The latest interventional procedure to treat AF is a minimally invasive operation called the "Wolf Mini-Maze." The "Mini-Maze" was developed by Dr. Randall K. Wolf, Professor of Cardiothoracic Surgery and Director of the Center for Surgical Innovation at the University of Cincinnati., using instruments that he helped design. Dr. Wolf's procedure combines an “ablation” method and the "maze" procedure, WITHOUT performing "Open heart surgery." Dr. Wolf developed this new minimally invasive procedure to cure AF without making a 7 inch incision in the sternum or breastbone and without having to use the heart-lung machine. The mini-maze procedure is a much less invasive procedure, in which he enters the heart through small incisions between the patient’s ribs.

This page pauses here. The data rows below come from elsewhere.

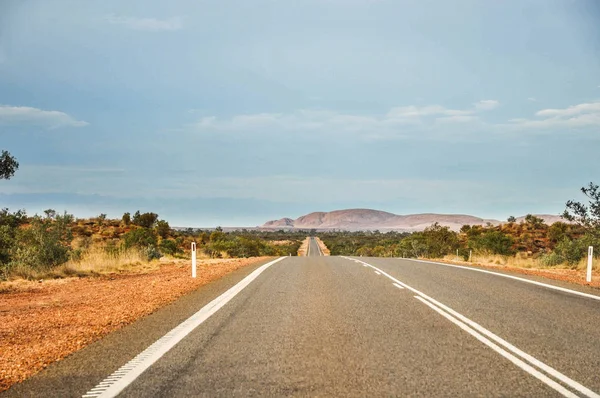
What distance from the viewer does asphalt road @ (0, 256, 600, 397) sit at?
14.5 feet

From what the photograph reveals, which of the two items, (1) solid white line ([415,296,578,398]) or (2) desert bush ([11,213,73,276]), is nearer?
(1) solid white line ([415,296,578,398])

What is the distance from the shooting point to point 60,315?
8.84 m

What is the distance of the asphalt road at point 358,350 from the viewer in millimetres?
4430

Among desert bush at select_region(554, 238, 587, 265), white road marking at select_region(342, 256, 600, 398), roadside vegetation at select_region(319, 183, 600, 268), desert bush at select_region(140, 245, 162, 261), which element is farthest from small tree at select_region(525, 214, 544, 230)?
white road marking at select_region(342, 256, 600, 398)

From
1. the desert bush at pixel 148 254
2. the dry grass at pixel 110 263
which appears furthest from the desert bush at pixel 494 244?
the dry grass at pixel 110 263

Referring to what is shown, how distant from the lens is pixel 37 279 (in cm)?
1716

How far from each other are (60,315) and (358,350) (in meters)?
5.78

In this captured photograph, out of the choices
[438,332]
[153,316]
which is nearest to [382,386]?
[438,332]

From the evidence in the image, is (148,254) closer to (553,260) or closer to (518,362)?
(553,260)

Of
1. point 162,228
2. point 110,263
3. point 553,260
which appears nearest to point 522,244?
point 553,260

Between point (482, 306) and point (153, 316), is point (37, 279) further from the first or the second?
point (482, 306)

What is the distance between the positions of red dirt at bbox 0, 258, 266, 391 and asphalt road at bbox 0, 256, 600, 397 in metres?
0.35

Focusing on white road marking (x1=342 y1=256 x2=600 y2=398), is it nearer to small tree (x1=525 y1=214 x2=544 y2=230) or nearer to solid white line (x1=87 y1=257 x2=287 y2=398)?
solid white line (x1=87 y1=257 x2=287 y2=398)

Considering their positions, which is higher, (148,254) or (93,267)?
(148,254)
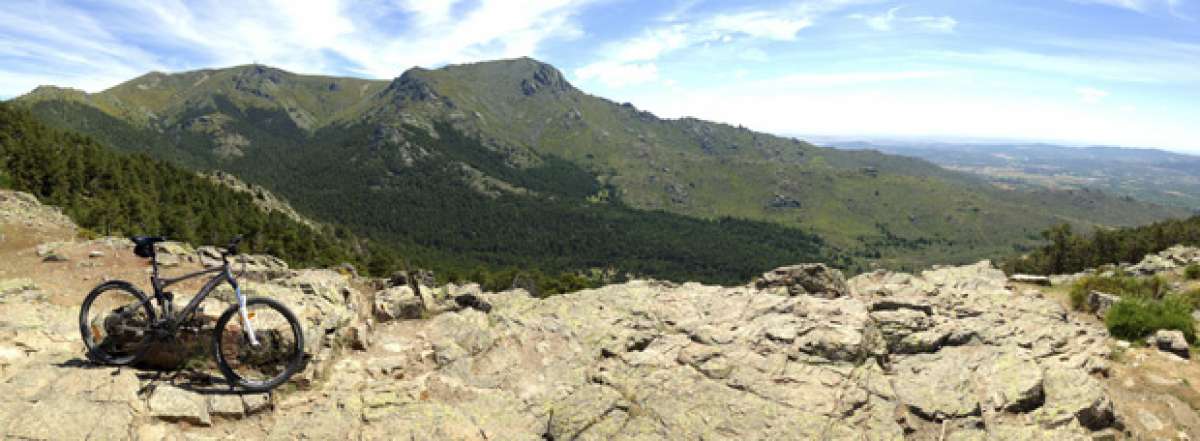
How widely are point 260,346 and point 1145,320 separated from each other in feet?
109

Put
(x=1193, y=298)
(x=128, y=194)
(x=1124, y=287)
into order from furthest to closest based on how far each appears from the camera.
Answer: (x=128, y=194)
(x=1124, y=287)
(x=1193, y=298)

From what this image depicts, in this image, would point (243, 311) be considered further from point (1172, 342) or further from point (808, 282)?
point (1172, 342)

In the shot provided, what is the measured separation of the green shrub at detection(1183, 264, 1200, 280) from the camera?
32.7m

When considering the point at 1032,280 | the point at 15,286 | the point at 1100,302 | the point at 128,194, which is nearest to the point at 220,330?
the point at 15,286

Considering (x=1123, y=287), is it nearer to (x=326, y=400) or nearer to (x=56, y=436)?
(x=326, y=400)

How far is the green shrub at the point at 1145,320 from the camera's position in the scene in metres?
21.0

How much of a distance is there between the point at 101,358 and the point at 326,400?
215 inches

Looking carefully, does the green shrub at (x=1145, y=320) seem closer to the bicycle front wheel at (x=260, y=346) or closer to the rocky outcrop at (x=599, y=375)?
the rocky outcrop at (x=599, y=375)

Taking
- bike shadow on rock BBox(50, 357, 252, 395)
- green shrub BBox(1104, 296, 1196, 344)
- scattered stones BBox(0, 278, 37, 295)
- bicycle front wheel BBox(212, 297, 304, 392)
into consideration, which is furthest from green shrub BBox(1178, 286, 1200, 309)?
scattered stones BBox(0, 278, 37, 295)

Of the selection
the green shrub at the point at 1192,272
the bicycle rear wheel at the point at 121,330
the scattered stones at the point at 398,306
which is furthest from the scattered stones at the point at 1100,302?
the bicycle rear wheel at the point at 121,330

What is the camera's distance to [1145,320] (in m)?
21.2

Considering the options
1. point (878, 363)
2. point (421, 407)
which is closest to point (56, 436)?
point (421, 407)

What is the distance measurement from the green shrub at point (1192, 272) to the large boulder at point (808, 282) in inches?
1049

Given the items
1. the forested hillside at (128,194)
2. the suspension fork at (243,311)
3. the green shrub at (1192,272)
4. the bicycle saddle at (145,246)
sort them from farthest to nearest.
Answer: the forested hillside at (128,194), the green shrub at (1192,272), the bicycle saddle at (145,246), the suspension fork at (243,311)
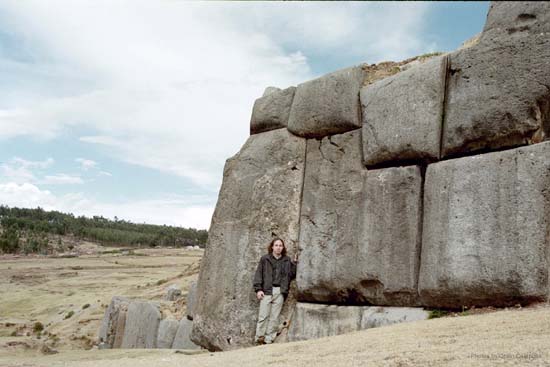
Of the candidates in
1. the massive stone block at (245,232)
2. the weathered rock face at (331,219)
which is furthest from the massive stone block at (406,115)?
the massive stone block at (245,232)

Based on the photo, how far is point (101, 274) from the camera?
33.2 metres

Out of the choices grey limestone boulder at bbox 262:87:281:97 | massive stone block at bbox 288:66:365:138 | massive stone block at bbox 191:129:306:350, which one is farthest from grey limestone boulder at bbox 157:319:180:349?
massive stone block at bbox 288:66:365:138

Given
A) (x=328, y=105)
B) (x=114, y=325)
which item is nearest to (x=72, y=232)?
(x=114, y=325)

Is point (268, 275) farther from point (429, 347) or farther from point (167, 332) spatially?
point (167, 332)

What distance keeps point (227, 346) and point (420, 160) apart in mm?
4137

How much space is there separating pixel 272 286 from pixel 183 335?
188 inches

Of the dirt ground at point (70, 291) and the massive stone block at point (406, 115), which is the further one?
the dirt ground at point (70, 291)

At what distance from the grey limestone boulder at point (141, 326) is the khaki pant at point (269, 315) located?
556cm

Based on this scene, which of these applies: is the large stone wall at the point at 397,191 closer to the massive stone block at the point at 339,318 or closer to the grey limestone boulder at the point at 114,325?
the massive stone block at the point at 339,318

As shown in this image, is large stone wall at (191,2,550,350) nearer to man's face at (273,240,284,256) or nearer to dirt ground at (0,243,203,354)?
man's face at (273,240,284,256)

Dr. Wolf performs in fact two surgical procedures at one time. He uses a special "bi-polar" RF clamp to ablate and electrically isolate the pulmonary veins, where the triggers are located that activate AF. This ablation procedure is performed through two small “non-rib-spreading” mini-incisions, one on each side of the chest. The word "ablation" simply means to destroy tissue by burning it. This is done in a specific pattern. The chaotic electrical activity of the heart is halted because the electrical impulses cannot cross the burn scars that separate the areas of the atria. The "bi-polar" RF clamp is so efficient that he can perform an ablation in 8 seconds. An ablation would normally take up 3 minutes with a conventional unipolar RF head.

The second part of the procedure is the endoscopic exclusion of the left atrial appendage, a useless “thumb-like” structure of the heart that can host clot formation that can lead to a stroke. Strokes due to AF are particularly devastating.

The devices are navigated by a micro-miniature television camera, so that Dr. Wolf can actually see the heart without opening the chest. The procedures performed at the University of Cincinnati were specifically focused on treating AF as a stand-alone condition. The new less invasive procedure allows patients who have suffered from long-standing intermittent AF to undergo a less invasive surgery to treat their AF and recover faster than traditional surgery for AF. Patients who undergo this procedure are expected to have hospital stays of only 2-3 days, compared to 7 days or more with conventional surgery.